EXERCISE INSTRUCTIONS: Lay out every line of the listing below as a Markdown table with the columns Row and Line, giving each line a row number and skipping blank lines. Leave the picture lines out of the table.

-- start --

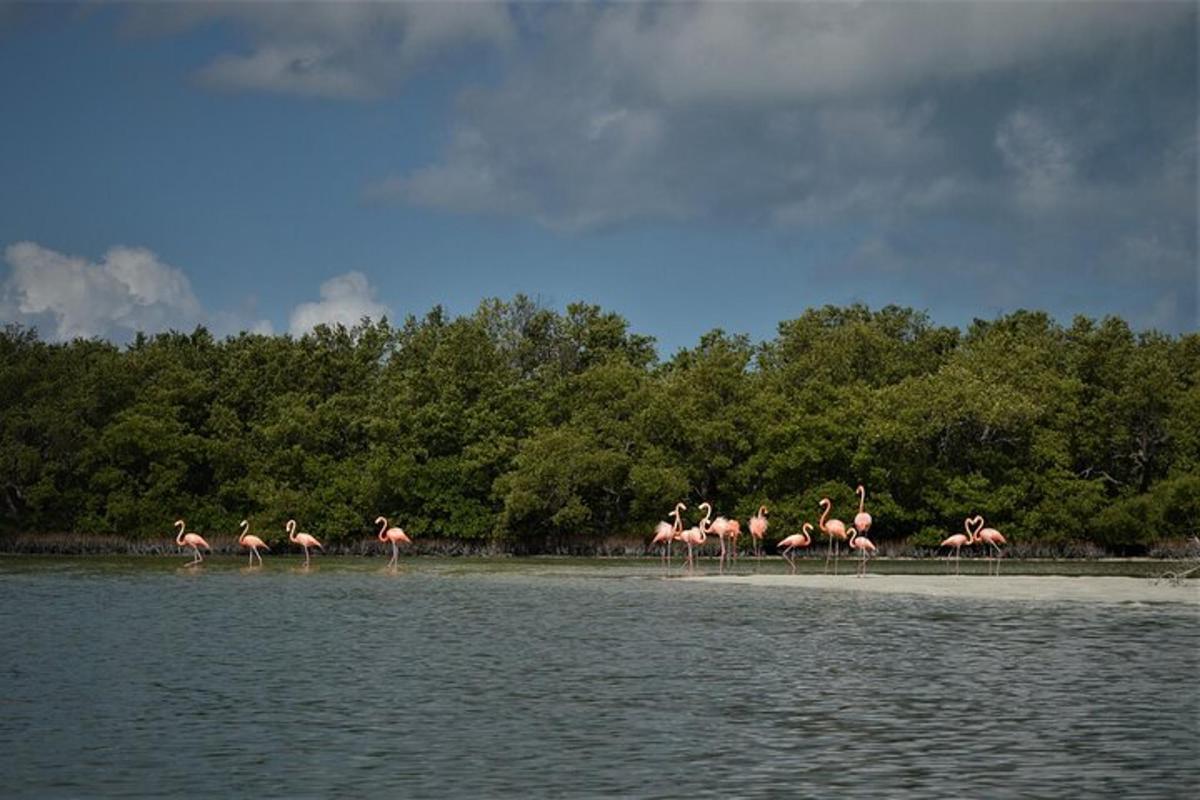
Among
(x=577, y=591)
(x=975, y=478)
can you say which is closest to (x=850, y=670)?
(x=577, y=591)

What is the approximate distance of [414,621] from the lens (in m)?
29.4

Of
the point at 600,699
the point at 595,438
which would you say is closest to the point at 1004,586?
the point at 600,699

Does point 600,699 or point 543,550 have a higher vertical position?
point 543,550

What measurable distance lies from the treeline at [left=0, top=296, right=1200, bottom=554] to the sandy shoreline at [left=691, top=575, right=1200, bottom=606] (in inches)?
776

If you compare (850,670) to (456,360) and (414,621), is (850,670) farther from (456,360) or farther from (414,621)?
(456,360)

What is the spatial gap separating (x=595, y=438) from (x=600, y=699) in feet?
160

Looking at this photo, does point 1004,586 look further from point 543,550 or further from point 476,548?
point 476,548

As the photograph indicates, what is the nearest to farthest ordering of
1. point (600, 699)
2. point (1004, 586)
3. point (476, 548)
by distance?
1. point (600, 699)
2. point (1004, 586)
3. point (476, 548)

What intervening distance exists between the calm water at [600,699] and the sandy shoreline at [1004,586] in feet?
8.16

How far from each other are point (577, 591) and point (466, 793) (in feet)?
77.8

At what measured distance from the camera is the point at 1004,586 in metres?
37.8

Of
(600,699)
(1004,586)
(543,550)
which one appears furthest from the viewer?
Result: (543,550)

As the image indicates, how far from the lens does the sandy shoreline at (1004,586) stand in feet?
113

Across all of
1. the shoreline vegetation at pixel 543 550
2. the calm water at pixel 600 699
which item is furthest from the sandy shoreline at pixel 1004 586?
the shoreline vegetation at pixel 543 550
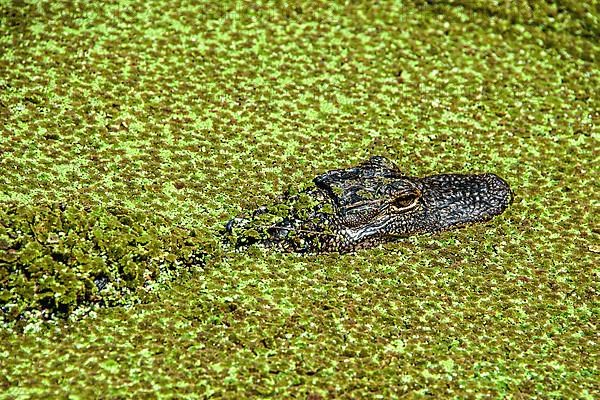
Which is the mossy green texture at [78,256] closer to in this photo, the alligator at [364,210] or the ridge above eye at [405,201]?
the alligator at [364,210]

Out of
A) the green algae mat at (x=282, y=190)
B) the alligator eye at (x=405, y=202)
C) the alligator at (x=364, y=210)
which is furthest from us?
the alligator eye at (x=405, y=202)

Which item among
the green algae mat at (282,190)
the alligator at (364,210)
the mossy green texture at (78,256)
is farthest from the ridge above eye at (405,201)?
the mossy green texture at (78,256)

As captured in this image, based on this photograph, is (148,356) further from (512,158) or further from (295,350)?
(512,158)

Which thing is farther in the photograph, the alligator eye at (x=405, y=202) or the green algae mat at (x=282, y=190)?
the alligator eye at (x=405, y=202)

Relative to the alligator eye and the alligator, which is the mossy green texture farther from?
the alligator eye


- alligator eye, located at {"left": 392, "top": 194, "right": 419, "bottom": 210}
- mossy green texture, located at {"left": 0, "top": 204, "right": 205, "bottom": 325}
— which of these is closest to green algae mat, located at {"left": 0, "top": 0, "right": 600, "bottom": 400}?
mossy green texture, located at {"left": 0, "top": 204, "right": 205, "bottom": 325}

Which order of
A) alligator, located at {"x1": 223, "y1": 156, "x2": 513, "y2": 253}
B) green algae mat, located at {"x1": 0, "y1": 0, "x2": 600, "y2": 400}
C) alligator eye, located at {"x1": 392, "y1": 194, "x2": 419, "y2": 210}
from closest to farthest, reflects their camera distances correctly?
green algae mat, located at {"x1": 0, "y1": 0, "x2": 600, "y2": 400}, alligator, located at {"x1": 223, "y1": 156, "x2": 513, "y2": 253}, alligator eye, located at {"x1": 392, "y1": 194, "x2": 419, "y2": 210}
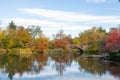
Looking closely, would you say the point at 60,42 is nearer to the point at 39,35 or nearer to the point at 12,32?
the point at 39,35

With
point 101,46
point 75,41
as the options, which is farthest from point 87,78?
point 75,41

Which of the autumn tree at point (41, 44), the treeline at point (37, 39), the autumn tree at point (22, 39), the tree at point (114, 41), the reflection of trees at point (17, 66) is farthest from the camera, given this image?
the autumn tree at point (41, 44)

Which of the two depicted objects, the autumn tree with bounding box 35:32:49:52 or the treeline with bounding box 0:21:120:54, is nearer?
the treeline with bounding box 0:21:120:54

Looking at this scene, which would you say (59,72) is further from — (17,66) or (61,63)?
(61,63)

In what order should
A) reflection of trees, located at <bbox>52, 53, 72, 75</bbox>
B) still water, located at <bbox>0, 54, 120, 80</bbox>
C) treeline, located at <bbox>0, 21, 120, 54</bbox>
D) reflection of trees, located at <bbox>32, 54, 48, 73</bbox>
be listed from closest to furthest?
1. still water, located at <bbox>0, 54, 120, 80</bbox>
2. reflection of trees, located at <bbox>52, 53, 72, 75</bbox>
3. reflection of trees, located at <bbox>32, 54, 48, 73</bbox>
4. treeline, located at <bbox>0, 21, 120, 54</bbox>

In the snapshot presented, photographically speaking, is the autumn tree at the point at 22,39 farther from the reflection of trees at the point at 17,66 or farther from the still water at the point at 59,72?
the still water at the point at 59,72

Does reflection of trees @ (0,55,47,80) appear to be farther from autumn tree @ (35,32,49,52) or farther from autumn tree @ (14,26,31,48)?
autumn tree @ (35,32,49,52)

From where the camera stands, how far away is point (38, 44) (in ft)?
241

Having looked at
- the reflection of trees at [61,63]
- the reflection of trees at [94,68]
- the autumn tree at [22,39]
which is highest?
the autumn tree at [22,39]

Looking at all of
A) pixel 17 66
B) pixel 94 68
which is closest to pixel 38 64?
pixel 17 66

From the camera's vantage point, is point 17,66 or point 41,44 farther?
point 41,44

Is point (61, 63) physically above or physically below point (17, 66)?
below

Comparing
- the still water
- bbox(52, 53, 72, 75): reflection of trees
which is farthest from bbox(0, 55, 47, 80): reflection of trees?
bbox(52, 53, 72, 75): reflection of trees

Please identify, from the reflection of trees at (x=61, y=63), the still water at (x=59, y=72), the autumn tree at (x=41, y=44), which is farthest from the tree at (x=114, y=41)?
the autumn tree at (x=41, y=44)
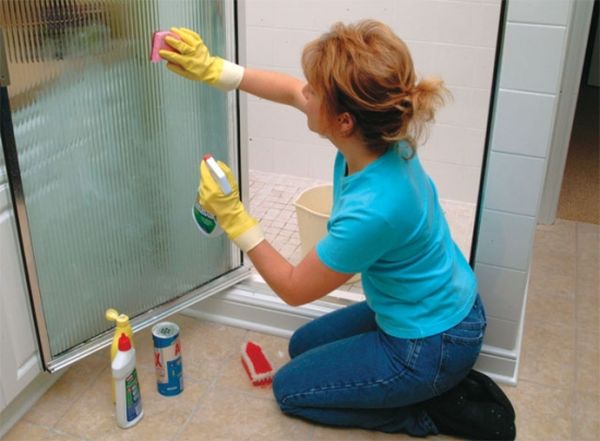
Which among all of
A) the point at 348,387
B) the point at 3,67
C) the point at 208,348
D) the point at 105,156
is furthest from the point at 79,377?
the point at 3,67

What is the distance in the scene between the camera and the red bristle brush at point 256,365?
1.82 m

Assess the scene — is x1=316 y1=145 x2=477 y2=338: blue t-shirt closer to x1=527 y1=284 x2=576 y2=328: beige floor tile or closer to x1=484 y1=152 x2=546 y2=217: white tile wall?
x1=484 y1=152 x2=546 y2=217: white tile wall

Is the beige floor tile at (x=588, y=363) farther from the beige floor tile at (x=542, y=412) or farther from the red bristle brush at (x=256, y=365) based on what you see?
the red bristle brush at (x=256, y=365)

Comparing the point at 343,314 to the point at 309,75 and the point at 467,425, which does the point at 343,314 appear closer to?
the point at 467,425

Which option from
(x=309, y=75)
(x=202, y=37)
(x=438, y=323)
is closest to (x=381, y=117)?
(x=309, y=75)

-- end --

SOLUTION TO THIS EXERCISE:
| Row | Line |
|---|---|
| 1 | Among |
| 2 | (x=577, y=591) |
| 3 | (x=975, y=478) |
| 4 | can you say which is closest to (x=850, y=670)? |
| 5 | (x=577, y=591) |
| 6 | What is the approximate distance of [414,621] from the lens (in m)? |
| 7 | 29.4 |
| 8 | Of |
| 9 | the point at 600,699 |
| 10 | the point at 595,438 |
| 11 | which would you say is closest to the point at 1004,586? |
| 12 | the point at 600,699 |
| 13 | Does point 600,699 or point 543,550 have a higher vertical position? |
| 14 | point 543,550 |
| 15 | What measurable distance lies from the treeline at [left=0, top=296, right=1200, bottom=554] to the sandy shoreline at [left=691, top=575, right=1200, bottom=606] (in inches)? |
| 16 | 776 |
| 17 | If you compare (850,670) to (456,360) and (414,621), is (850,670) farther from (456,360) or farther from (414,621)? |
| 18 | (456,360) |
| 19 | What is the spatial gap separating (x=595, y=438) from (x=600, y=699) in feet? |
| 20 | 160 |
| 21 | Looking at this photo, does point 1004,586 look further from point 543,550 or further from point 476,548? |
| 22 | point 476,548 |
| 23 | As the photograph indicates, what is the nearest to farthest ordering of |
| 24 | 1. point (600, 699) |
| 25 | 2. point (1004, 586) |
| 26 | 3. point (476, 548) |
| 27 | by distance? |
| 28 | 1. point (600, 699) |
| 29 | 2. point (1004, 586) |
| 30 | 3. point (476, 548) |
| 31 | What intervening distance exists between the calm water at [600,699] and the sandy shoreline at [1004,586] in feet? |
| 32 | 8.16 |
| 33 | How far from each other are point (577, 591) and point (466, 793) (in feet)? |
| 34 | 77.8 |
| 35 | At what measured distance from the camera is the point at 1004,586 in metres? |
| 36 | 37.8 |
| 37 | Of |
| 38 | (600,699) |
| 39 | (1004,586) |
| 40 | (543,550) |
| 41 | which one appears furthest from the viewer? |
| 42 | Result: (543,550) |
| 43 | As the image indicates, how far from the lens does the sandy shoreline at (1004,586) stand in feet? |
| 44 | 113 |
| 45 | Across all of |
| 46 | 1. the shoreline vegetation at pixel 543 550 |
| 47 | 2. the calm water at pixel 600 699 |
| 48 | which item is furthest from the sandy shoreline at pixel 1004 586? |
| 49 | the shoreline vegetation at pixel 543 550 |
| 50 | Which is the mossy green texture at [78,256] closer to in this photo, the alligator at [364,210] or the ridge above eye at [405,201]? |
| 51 | the alligator at [364,210] |
| 52 | Out of |
| 53 | A) the green algae mat at (x=282, y=190) |
| 54 | B) the alligator eye at (x=405, y=202) |
| 55 | C) the alligator at (x=364, y=210) |
| 56 | which is furthest from us? |
| 57 | the alligator eye at (x=405, y=202) |
| 58 | Which item among |
| 59 | the green algae mat at (282,190) |
| 60 | the alligator at (364,210) |
| 61 | the mossy green texture at (78,256) |
| 62 | is farthest from the ridge above eye at (405,201)? |
| 63 | the mossy green texture at (78,256) |
| 64 | As captured in this image, based on this photograph, is (148,356) further from (512,158) or further from (295,350)? |
| 65 | (512,158) |
| 66 | Which thing is farther in the photograph, the alligator eye at (x=405, y=202) or the green algae mat at (x=282, y=190)? |
| 67 | the alligator eye at (x=405, y=202) |
| 68 | Relative to the alligator eye and the alligator, which is the mossy green texture farther from? |
| 69 | the alligator eye |
| 70 | - alligator eye, located at {"left": 392, "top": 194, "right": 419, "bottom": 210} |
| 71 | - mossy green texture, located at {"left": 0, "top": 204, "right": 205, "bottom": 325} |
| 72 | — which of these is closest to green algae mat, located at {"left": 0, "top": 0, "right": 600, "bottom": 400}? |
| 73 | mossy green texture, located at {"left": 0, "top": 204, "right": 205, "bottom": 325} |
| 74 | Which order of |
| 75 | A) alligator, located at {"x1": 223, "y1": 156, "x2": 513, "y2": 253} |
| 76 | B) green algae mat, located at {"x1": 0, "y1": 0, "x2": 600, "y2": 400} |
| 77 | C) alligator eye, located at {"x1": 392, "y1": 194, "x2": 419, "y2": 210} |
| 78 | from closest to farthest, reflects their camera distances correctly? |
| 79 | green algae mat, located at {"x1": 0, "y1": 0, "x2": 600, "y2": 400}, alligator, located at {"x1": 223, "y1": 156, "x2": 513, "y2": 253}, alligator eye, located at {"x1": 392, "y1": 194, "x2": 419, "y2": 210} |
| 80 | Looking closely, would you say the point at 60,42 is nearer to the point at 39,35 or nearer to the point at 12,32? |
| 81 | the point at 39,35 |
| 82 | With |
| 83 | point 101,46 |
| 84 | point 75,41 |
| 85 | as the options, which is farthest from point 87,78? |
| 86 | point 75,41 |
| 87 | Which of the autumn tree at point (41, 44), the treeline at point (37, 39), the autumn tree at point (22, 39), the tree at point (114, 41), the reflection of trees at point (17, 66) is farthest from the camera, given this image? |
| 88 | the autumn tree at point (41, 44) |
| 89 | Which of the two depicted objects, the autumn tree with bounding box 35:32:49:52 or the treeline with bounding box 0:21:120:54, is nearer? |
| 90 | the treeline with bounding box 0:21:120:54 |
| 91 | Looking at this scene, which would you say (59,72) is further from — (17,66) or (61,63)? |
| 92 | (61,63) |
| 93 | In what order should |
| 94 | A) reflection of trees, located at <bbox>52, 53, 72, 75</bbox> |
| 95 | B) still water, located at <bbox>0, 54, 120, 80</bbox> |
| 96 | C) treeline, located at <bbox>0, 21, 120, 54</bbox> |
| 97 | D) reflection of trees, located at <bbox>32, 54, 48, 73</bbox> |
| 98 | be listed from closest to furthest? |
| 99 | 1. still water, located at <bbox>0, 54, 120, 80</bbox> |
| 100 | 2. reflection of trees, located at <bbox>52, 53, 72, 75</bbox> |
| 101 | 3. reflection of trees, located at <bbox>32, 54, 48, 73</bbox> |
| 102 | 4. treeline, located at <bbox>0, 21, 120, 54</bbox> |
| 103 | In the snapshot presented, photographically speaking, is the autumn tree at the point at 22,39 farther from the reflection of trees at the point at 17,66 or farther from the still water at the point at 59,72? |
| 104 | the still water at the point at 59,72 |
| 105 | Does reflection of trees @ (0,55,47,80) appear to be farther from autumn tree @ (35,32,49,52) or farther from autumn tree @ (14,26,31,48)? |
| 106 | autumn tree @ (35,32,49,52) |
| 107 | From where the camera stands, how far away is point (38, 44) (in ft)? |
| 108 | 241 |
| 109 | Having looked at |
| 110 | - the reflection of trees at [61,63] |
| 111 | - the reflection of trees at [94,68] |
| 112 | - the autumn tree at [22,39] |
| 113 | which is highest? |
| 114 | the autumn tree at [22,39] |
| 115 | Looking at all of |
| 116 | A) pixel 17 66 |
| 117 | B) pixel 94 68 |
| 118 | which is closest to pixel 38 64? |
| 119 | pixel 17 66 |
| 120 | From the camera's vantage point, is point 17,66 or point 41,44 farther? |
| 121 | point 41,44 |
| 122 | Is point (61, 63) physically above or physically below point (17, 66)? |
| 123 | below |
| 124 | Comparing |
| 125 | - the still water |
| 126 | - bbox(52, 53, 72, 75): reflection of trees |
| 127 | which is farthest from bbox(0, 55, 47, 80): reflection of trees? |
| 128 | bbox(52, 53, 72, 75): reflection of trees |
| 129 | Please identify, from the reflection of trees at (x=61, y=63), the still water at (x=59, y=72), the autumn tree at (x=41, y=44), which is farthest from the tree at (x=114, y=41)? |
| 130 | the autumn tree at (x=41, y=44) |
| 131 | Which among all of |
| 132 | A) the point at 348,387 |
| 133 | B) the point at 3,67 |
| 134 | C) the point at 208,348 |
| 135 | D) the point at 105,156 |
| 136 | is furthest from the point at 79,377? |
| 137 | the point at 3,67 |
| 138 | What is the distance in the scene between the camera and the red bristle brush at point 256,365? |
| 139 | 1.82 m |
| 140 | Assess the scene — is x1=316 y1=145 x2=477 y2=338: blue t-shirt closer to x1=527 y1=284 x2=576 y2=328: beige floor tile or closer to x1=484 y1=152 x2=546 y2=217: white tile wall? |
| 141 | x1=484 y1=152 x2=546 y2=217: white tile wall |
| 142 | Is the beige floor tile at (x=588, y=363) farther from the beige floor tile at (x=542, y=412) or farther from the red bristle brush at (x=256, y=365) based on what you see? |
| 143 | the red bristle brush at (x=256, y=365) |
| 144 | Comparing the point at 343,314 to the point at 309,75 and the point at 467,425, which does the point at 343,314 appear closer to? |
| 145 | the point at 467,425 |
| 146 | Which option from |
| 147 | (x=309, y=75) |
| 148 | (x=202, y=37) |
| 149 | (x=438, y=323) |
| 150 | is closest to (x=381, y=117)? |
| 151 | (x=309, y=75) |